(Entries from the dataset)

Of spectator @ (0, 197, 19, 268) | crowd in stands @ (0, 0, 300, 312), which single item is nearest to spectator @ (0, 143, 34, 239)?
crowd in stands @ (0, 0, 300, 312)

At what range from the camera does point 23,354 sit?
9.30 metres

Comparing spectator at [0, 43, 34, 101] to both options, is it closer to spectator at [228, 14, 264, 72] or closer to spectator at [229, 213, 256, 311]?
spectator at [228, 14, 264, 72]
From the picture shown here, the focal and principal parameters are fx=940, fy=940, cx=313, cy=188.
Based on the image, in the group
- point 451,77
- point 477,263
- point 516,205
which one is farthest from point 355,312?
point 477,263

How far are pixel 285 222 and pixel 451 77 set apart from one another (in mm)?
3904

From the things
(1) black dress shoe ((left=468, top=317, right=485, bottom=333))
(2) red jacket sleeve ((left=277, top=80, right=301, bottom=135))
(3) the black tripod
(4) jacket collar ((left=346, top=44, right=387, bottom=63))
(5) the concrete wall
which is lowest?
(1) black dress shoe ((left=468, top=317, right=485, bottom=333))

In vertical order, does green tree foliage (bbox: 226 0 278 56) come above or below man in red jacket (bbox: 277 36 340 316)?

GIVEN REQUEST: Print all of the entries above again, reproducing each line word for word.

EXERCISE ANSWER:
Of spectator @ (0, 197, 19, 268) | crowd in stands @ (0, 0, 300, 312), which single item is nearest to spectator @ (0, 143, 34, 239)?
crowd in stands @ (0, 0, 300, 312)

At what range from the camera does point 23,354 sit?
9.30 metres

Comparing spectator at [0, 43, 34, 101] to both options, is it closer to spectator at [228, 14, 264, 72] or closer to spectator at [229, 213, 256, 311]?
spectator at [228, 14, 264, 72]
From the picture shown here, the focal and principal parameters are fx=940, fy=940, cx=313, cy=188.
Based on the image, in the group
- point 451,77
- point 477,263
- point 516,205
which one is farthest from point 355,312?
point 477,263

How far are pixel 285 222 and pixel 451 77 set apart from one another (in mm)?
3904

From the things
(1) black dress shoe ((left=468, top=317, right=485, bottom=333))
(2) red jacket sleeve ((left=277, top=80, right=301, bottom=135))
(3) the black tripod
(4) jacket collar ((left=346, top=44, right=387, bottom=63))
(5) the concrete wall
which is lowest?
(1) black dress shoe ((left=468, top=317, right=485, bottom=333))

In vertical order, does green tree foliage (bbox: 226 0 278 56) come above or below man in red jacket (bbox: 277 36 340 316)?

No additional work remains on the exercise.